> **Task item**:
Find the line containing "genus: Rattus" in the data below, then output that line and each one after it exactly, with nothing else.

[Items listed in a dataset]
---*---

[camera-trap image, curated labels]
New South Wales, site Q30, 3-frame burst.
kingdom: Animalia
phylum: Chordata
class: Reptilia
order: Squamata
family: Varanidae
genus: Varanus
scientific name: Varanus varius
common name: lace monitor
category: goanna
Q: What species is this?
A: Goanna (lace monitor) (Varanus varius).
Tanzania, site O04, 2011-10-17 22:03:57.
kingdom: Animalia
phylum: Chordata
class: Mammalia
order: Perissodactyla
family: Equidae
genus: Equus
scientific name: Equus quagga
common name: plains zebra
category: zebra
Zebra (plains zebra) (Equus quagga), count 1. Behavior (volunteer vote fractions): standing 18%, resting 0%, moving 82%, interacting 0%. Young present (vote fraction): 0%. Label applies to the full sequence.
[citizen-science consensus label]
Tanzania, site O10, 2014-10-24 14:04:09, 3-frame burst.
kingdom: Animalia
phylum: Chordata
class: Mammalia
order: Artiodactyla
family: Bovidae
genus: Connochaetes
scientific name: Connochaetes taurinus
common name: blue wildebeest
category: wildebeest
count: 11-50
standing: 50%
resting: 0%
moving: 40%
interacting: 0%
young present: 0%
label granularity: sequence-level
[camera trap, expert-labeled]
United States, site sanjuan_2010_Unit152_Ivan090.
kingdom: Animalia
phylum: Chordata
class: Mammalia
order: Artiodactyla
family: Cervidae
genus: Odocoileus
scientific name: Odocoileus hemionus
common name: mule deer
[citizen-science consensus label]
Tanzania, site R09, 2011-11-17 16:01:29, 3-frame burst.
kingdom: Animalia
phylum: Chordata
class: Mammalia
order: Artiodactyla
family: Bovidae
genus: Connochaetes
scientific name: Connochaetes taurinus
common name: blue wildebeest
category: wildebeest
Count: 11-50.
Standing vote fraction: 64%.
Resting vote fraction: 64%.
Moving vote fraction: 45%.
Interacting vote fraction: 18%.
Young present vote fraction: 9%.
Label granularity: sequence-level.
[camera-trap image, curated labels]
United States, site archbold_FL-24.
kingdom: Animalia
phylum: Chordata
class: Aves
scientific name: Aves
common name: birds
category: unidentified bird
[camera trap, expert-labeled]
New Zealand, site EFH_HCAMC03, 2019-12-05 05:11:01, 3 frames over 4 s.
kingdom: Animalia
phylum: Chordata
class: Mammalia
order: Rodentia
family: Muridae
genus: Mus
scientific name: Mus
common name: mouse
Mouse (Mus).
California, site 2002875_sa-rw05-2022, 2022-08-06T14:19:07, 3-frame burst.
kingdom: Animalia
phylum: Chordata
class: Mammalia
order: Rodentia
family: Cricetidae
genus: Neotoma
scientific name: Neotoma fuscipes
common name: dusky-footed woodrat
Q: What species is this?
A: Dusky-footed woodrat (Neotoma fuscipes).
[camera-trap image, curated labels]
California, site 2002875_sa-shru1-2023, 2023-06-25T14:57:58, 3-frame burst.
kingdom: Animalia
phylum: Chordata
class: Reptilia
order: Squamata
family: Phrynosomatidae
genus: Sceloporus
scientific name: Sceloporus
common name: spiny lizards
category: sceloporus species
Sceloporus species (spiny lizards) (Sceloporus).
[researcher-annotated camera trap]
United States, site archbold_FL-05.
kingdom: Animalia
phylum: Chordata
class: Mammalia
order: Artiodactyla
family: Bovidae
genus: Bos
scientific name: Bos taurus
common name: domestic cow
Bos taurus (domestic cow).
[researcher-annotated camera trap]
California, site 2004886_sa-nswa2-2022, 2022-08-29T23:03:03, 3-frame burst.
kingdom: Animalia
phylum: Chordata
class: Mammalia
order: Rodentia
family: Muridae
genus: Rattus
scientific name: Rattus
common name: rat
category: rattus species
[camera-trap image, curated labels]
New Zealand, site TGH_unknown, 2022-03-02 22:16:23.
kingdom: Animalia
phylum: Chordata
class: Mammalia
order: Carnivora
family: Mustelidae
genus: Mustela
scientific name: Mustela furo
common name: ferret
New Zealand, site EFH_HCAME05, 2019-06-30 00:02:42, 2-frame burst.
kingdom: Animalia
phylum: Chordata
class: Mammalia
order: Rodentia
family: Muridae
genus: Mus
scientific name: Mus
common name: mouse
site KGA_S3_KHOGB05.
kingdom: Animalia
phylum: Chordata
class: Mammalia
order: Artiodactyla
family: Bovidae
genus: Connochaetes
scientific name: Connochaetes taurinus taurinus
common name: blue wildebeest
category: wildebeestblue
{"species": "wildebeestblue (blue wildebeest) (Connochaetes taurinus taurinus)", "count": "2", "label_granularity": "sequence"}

---*---

> **Result**:
genus: Rattus
scientific name: Rattus
common name: rat
category: rattus species
[camera-trap image, curated labels]
New Zealand, site TGH_unknown, 2022-03-02 22:16:23.
kingdom: Animalia
phylum: Chordata
class: Mammalia
order: Carnivora
family: Mustelidae
genus: Mustela
scientific name: Mustela furo
common name: ferret
New Zealand, site EFH_HCAME05, 2019-06-30 00:02:42, 2-frame burst.
kingdom: Animalia
phylum: Chordata
class: Mammalia
order: Rodentia
family: Muridae
genus: Mus
scientific name: Mus
common name: mouse
site KGA_S3_KHOGB05.
kingdom: Animalia
phylum: Chordata
class: Mammalia
order: Artiodactyla
family: Bovidae
genus: Connochaetes
scientific name: Connochaetes taurinus taurinus
common name: blue wildebeest
category: wildebeestblue
{"species": "wildebeestblue (blue wildebeest) (Connochaetes taurinus taurinus)", "count": "2", "label_granularity": "sequence"}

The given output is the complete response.